The figure says it is based on General Social Survey data and the text says it’s based on Gallup data, so I’m not sure which it is.

And I don’t know what it means that “All figures are adjusted for time trend in the overall population”.

Anyway, since I used GSS data in the last three chapters of Probably Overthinking It, this analysis did not sound right to me.

This notebook is my attempt to replicate the analysis with GSS data. I conclude:

  • The GSS data does not look like the figure in the FT.

  • Men are a more likely to say that they are conservative, by 5-10 percentage points.

  • The only evidence that the gap is growing depends entirely on a data point from 2022 that is almost certainly wrong.

  • If we drop the 2022 data and apply moderate smoothing, we see no evidence that the gap is growing.

Most of the functions in this notebook are the ones I used to write Probably Overthinking It. All of the notebooks for that book are available in this repository.

Click here to run this notebook on Colab

import pandas as pd
import numpy as np
import matplotlib.pyplot as plt
from statsmodels.nonparametric.smoothers_lowess import lowess


def make_lowess(series, frac=0.5):
    """Use LOWESS to compute a smooth line.

    series: pd.Series

    returns: pd.Series
    """
    y = series.values
    x = series.index.values

    smooth = lowess(y, x, frac=frac)
    index, data = np.transpose(smooth)

    return pd.Series(data, index=index)
Hide code cell content
def plot_series_lowess(series, color, plot_series=True, frac=0.5, **options):
    """Plots a series of data points and a smooth line.

    series: pd.Series
    color: string or tuple
    """
    if "label" not in options:
        options["label"] = series.name

    if plot_series or len(series) == 1:
        x = series.index
        y = series.values
        plt.plot(x, y, "o", color=color, alpha=0.3, label="_")
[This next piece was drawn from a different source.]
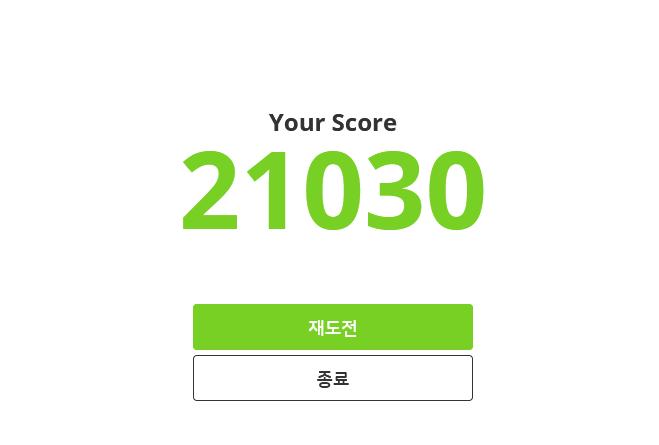 점수: 21030점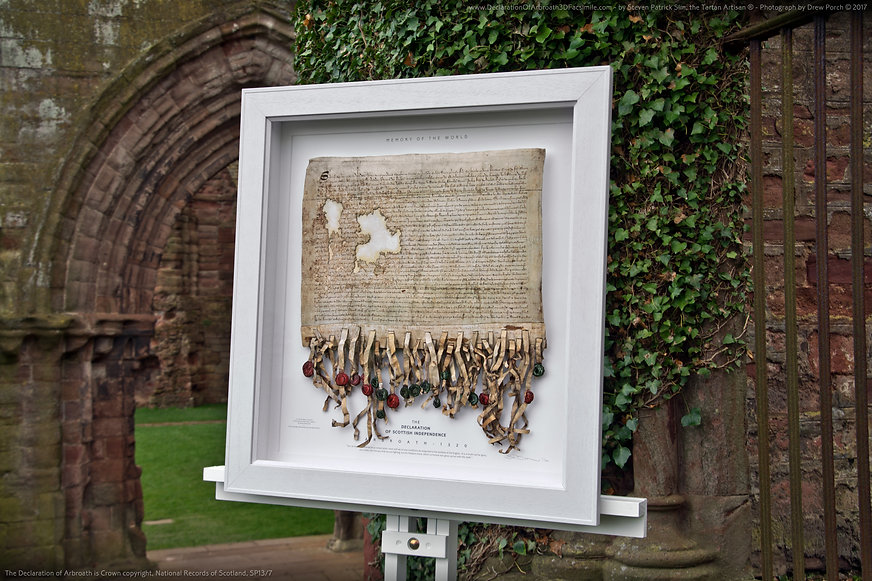 The Declaration Of Arbroath 3D Replica - At the Ivy - Arbroath Abbey 3rd April 2017 - Created by Steven Patrick Sim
    if not plot_series and len(series) == 1:
        x = series.index
        y = series.values
        plt.plot(x, y, "o", color=color, alpha=0.6, label=options["label"])

    if len(series) > 1:
        smooth = make_lowess(series, frac=frac)
        smooth.plot(color=color, **options)
Hide code cell content
def decorate(**options):
    """Decorate the current axes.

    Call decorate with keyword arguments like
    decorate(title='Title',
             xlabel='x',
             ylabel='y')

    The keyword arguments can be any of the axis properties
    https://matplotlib.org/api/axes_api.html
    """
    ax = plt.gca()
    ax.set(**options)

    handles, labels = ax.get_legend_handles_labels()
    if handles:
        ax.legend(handles, labels)

    plt.tight_layout()

Read the Data#

I’m using data I previous cleaned in this notebook.
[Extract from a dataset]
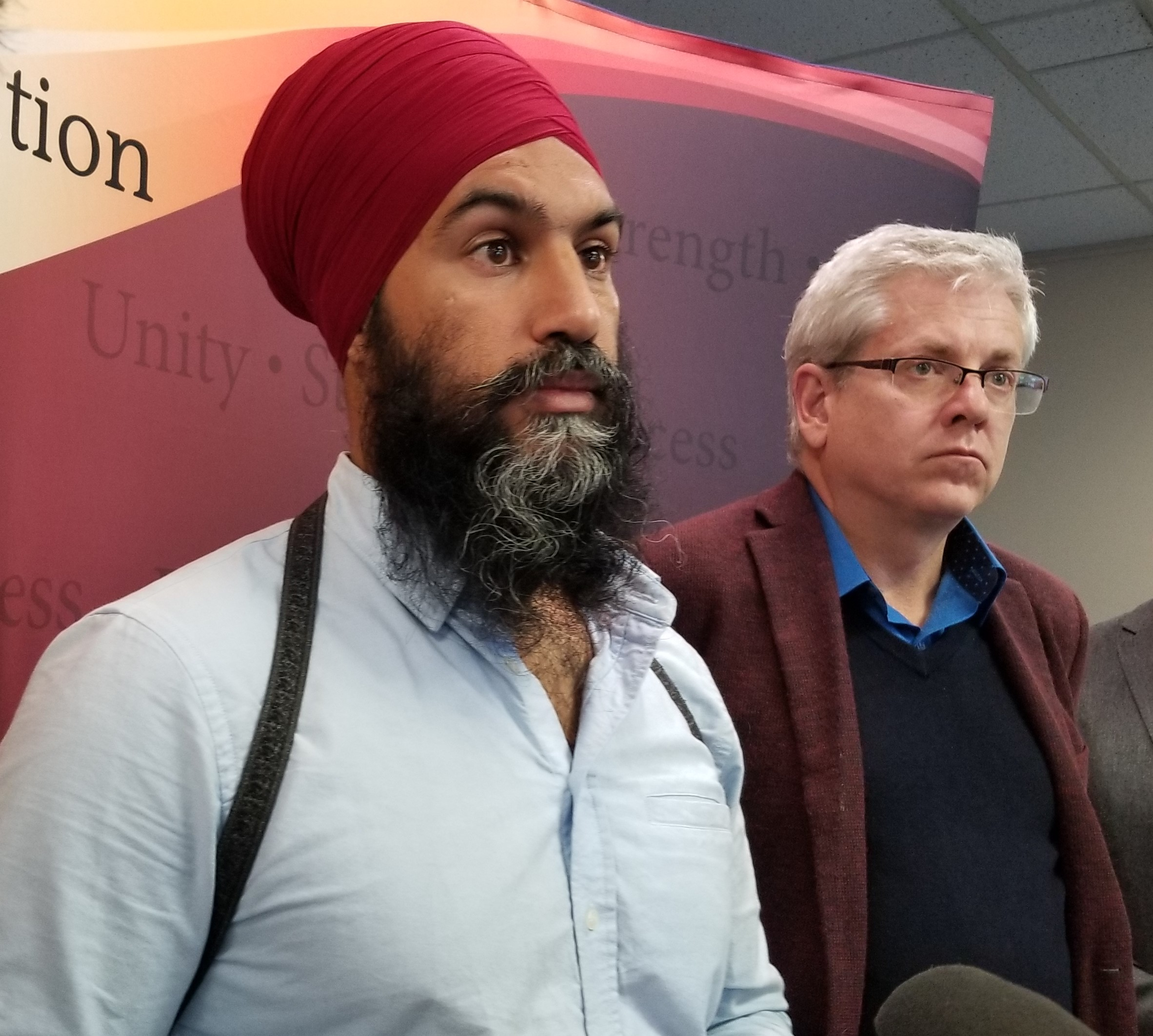 NDP Pushing For Suicide Prevention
from os.path import basename, exists
from pathlib import Path


def download(url):
    filename = basename(url)
    if not exists(filename):
        from urllib.request import urlretrieve

        local, _ = urlretrieve(url, filename)
        print("Downloaded " + str(local))
    return filename
download("https://github.com/AllenDowney/GssExtract/raw/main/data/interim/gss_pacs_2022.hdf")
'gss_pacs_2022.hdf'
gss = pd.read_hdf("gss_pacs_2022.hdf", "gss")
gss.shape
(72390, 205)

The primary variable we’ll use is polviews, which asks

We hear a lot of talk these days about liberals and conservatives. I’m going to show you a seven-point scale on which the political views that people might hold are arranged from extremely liberal–point 1–to extremely conservative–point 7. Where would you place yourself on this scale?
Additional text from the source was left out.